Alex Salmond has been criticised for comparing a BBC staff member who banned him from appearing as a rugby pundit to a Nazi leader.
Scottish Labour demanded the First Minister apologise for the ”ugly smear” which came amid mounting tension between the broadcaster and the SNP.
Mr Salmond had been due to appear on the BBC’s coverage of the Six Nations clash between Scotland and England on Saturday afternoon to give his predictions for the game, but the appearance was cancelled at the last minute by BBC political adviser Ric Bailey because of ”heightened tensions” over the independence referendum.

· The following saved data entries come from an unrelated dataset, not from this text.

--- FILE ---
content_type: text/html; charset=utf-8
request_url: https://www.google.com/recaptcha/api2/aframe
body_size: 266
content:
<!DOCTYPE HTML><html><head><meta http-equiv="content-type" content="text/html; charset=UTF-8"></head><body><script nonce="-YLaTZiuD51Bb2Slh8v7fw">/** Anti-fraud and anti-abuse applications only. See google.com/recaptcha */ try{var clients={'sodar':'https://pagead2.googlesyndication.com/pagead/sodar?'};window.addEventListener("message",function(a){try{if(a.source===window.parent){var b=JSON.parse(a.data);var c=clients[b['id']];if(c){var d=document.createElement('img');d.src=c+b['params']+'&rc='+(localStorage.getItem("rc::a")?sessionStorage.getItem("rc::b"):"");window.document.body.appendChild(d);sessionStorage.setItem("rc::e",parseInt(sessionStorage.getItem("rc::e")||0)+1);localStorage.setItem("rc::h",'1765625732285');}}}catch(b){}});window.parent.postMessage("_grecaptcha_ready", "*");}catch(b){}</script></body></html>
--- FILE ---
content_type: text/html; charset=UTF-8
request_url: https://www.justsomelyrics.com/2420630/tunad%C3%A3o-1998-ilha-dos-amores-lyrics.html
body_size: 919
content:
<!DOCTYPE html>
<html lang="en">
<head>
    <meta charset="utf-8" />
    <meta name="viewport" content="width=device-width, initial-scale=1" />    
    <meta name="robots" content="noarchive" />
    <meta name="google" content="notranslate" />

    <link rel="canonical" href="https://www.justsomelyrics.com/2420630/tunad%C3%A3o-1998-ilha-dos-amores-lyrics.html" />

The SNP leader reacted angrily to the ban, claiming it raised questions about the editorial independence of the broadcaster and how it would cover the referendum.
He also branded Mr Bailey a ”Gauleiter” a name given to regional leaders under Hitler which has come to mean an overbearing bureaucrat.
”Ric Bailey the political Gauleiter we should call him now intervened to say this shouldn’t happen and really he’s … just totally, utterly lost the plot,” the leader said.
The usage of the term ‘Gauleiter’ was condemned by Labour’s external affairs spokeswoman Patricia Ferguson, who said: ”Alex Salmond’s hysteria over not appearing on a rugby show is embarrassing to most Scots. People want the First Minister to get behind the team, not get on television.
”What is totally unacceptable, however, is for the First Minister to accuse journalists of occupying the post of a Nazi district leader. That is an ugly smear.”
Scottish Tory leader Ruth Davidson said: ”It is a completely inappropriate outburst from a man supposed to be running Scotland and symptomatic of the SNP’s attack mode where they try to destroy anyone with whom they disagree.”
But a spokesman for Mr Salmond said he had intended the term in its modern usage as an overbearing bureaucrat. He also pointed out that the First Minister had not complained after being compared to Zimbabwe dictator Robert Mugabe in a recent BBC interview with Jeremy Paxman.
A spokesman for the BBC said it had an obligation to be impartial.